In order to further improve the tool and increase its impact on the teaching of lexical analysis algorithms, several lines of future work have been identified that could be addressed in future versions. From a functional point of view, new types of exercise could be added. For example, it would be interesting to include questions on other aspects of lexical analysis algorithms, such as automata minimization (J. Hopcroft, 1971), the algorithm to identify the equivalence between automata (J. E. Hopcroft & Karp, 1971), or obtaining a regular expression from a finite automaton (Morazán, 2023).

From a technical point of view, drawing trees in the generated L^AT_EX document using the tikz-qtree library has been very convenient for the rapid development of this part of the application, but it could be interesting to have more control in drawing trees by directly managing the coordinates of the nodes (as is now the case for automata), so in the future we would like to incorporate the Reingold and Tilford algorithm (Reingold & Tilford, 1981) to be able to generate more compact trees with greater control over their design.
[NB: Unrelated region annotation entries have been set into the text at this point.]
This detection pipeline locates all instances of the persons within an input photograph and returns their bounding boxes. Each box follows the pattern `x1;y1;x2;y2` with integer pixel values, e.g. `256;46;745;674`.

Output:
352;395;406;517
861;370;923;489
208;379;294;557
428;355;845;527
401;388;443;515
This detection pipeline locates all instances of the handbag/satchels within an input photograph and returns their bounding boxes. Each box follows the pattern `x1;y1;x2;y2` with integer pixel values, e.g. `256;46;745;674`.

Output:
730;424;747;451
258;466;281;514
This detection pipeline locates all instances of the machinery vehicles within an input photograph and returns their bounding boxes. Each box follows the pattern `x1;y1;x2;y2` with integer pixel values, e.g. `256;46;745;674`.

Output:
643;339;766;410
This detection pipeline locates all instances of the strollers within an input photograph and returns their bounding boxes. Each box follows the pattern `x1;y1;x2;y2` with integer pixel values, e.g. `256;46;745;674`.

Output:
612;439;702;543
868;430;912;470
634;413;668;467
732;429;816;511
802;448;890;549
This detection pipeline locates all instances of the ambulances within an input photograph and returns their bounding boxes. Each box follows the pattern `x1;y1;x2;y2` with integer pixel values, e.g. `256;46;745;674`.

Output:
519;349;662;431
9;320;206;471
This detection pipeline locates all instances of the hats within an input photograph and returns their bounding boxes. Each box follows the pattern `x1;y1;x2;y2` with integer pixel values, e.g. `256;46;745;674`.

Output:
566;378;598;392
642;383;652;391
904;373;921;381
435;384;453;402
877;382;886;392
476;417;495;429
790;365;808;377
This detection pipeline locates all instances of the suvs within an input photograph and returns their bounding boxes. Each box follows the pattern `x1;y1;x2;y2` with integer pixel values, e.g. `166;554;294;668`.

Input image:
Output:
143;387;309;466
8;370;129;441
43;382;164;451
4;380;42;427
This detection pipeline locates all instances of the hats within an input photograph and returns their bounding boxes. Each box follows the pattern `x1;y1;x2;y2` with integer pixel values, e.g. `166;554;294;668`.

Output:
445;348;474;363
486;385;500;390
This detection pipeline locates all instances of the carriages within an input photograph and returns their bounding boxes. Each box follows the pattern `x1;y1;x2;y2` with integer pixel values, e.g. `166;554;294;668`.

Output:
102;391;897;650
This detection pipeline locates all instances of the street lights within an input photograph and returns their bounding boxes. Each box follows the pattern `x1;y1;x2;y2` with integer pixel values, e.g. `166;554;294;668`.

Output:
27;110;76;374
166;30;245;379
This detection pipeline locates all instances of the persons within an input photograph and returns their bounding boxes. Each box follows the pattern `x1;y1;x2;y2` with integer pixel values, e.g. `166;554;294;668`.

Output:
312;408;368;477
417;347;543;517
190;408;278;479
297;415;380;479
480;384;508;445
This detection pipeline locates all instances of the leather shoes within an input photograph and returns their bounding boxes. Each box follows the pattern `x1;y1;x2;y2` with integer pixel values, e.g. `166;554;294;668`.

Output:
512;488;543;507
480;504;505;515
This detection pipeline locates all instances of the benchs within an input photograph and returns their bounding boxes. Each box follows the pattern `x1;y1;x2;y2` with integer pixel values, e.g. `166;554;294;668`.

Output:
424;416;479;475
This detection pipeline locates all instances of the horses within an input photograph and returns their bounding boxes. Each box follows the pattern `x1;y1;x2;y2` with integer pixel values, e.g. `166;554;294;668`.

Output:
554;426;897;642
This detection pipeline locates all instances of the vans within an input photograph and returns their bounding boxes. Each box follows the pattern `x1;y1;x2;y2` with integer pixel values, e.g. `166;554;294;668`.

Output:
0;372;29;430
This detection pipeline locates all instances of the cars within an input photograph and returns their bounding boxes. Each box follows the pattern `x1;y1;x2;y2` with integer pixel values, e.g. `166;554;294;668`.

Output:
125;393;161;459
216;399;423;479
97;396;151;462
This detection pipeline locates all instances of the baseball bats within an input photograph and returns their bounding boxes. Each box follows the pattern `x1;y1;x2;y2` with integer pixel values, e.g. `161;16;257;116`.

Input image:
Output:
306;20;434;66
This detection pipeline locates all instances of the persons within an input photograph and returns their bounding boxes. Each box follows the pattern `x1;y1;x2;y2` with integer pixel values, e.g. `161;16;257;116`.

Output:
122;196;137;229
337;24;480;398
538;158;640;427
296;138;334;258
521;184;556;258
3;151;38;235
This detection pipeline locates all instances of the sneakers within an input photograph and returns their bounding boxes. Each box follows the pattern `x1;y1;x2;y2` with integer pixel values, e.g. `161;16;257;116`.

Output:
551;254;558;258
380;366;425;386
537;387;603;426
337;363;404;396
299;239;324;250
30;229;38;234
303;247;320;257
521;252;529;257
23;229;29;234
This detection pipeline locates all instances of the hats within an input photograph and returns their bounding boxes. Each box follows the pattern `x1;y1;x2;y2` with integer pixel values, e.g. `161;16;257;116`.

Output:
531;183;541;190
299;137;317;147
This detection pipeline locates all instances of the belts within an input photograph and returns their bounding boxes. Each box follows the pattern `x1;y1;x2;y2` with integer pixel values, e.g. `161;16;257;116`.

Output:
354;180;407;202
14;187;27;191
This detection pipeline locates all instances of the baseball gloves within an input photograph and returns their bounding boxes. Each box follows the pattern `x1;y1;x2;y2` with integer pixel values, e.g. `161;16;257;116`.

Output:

We would also like to improve the aesthetics of the automata and trees generated for Moodle quizzes and refactor the code so that graph generation can be common for both types of output.

The interface of the application could also be improved by providing more direct access to the quiz-generating actions. Instead of having to select the type of exercise to add, there could be a toolbar with individual buttons for each type of exercise.

Finally, although the application has been internationalized from an end-user point of view, the comments in the code, the log messages, and the variable names are still in Spanish. In the future, they are expected to be translated into English to make the code more accessible and to facilitate the participation of other developers in the open-source community.

Author Contributions

Conceptualization, C.I.G.-O.; software, R.I.-A., J.A.B.-A. and C.I.G.-O.; validation, R.I.-A., J.A.B.-A. and C.I.G.-O.; data curation, A.O.-G. and J.L.G.-L.; writing—original draft preparation, C.I.G.-O.; writing—review and editing, all authors; visualizations, A.O.-G. and J.L.G.-L.; supervision, C.I.G.-O. All authors have read and agreed to the published version of the manuscript.

Funding

This research received no external funding.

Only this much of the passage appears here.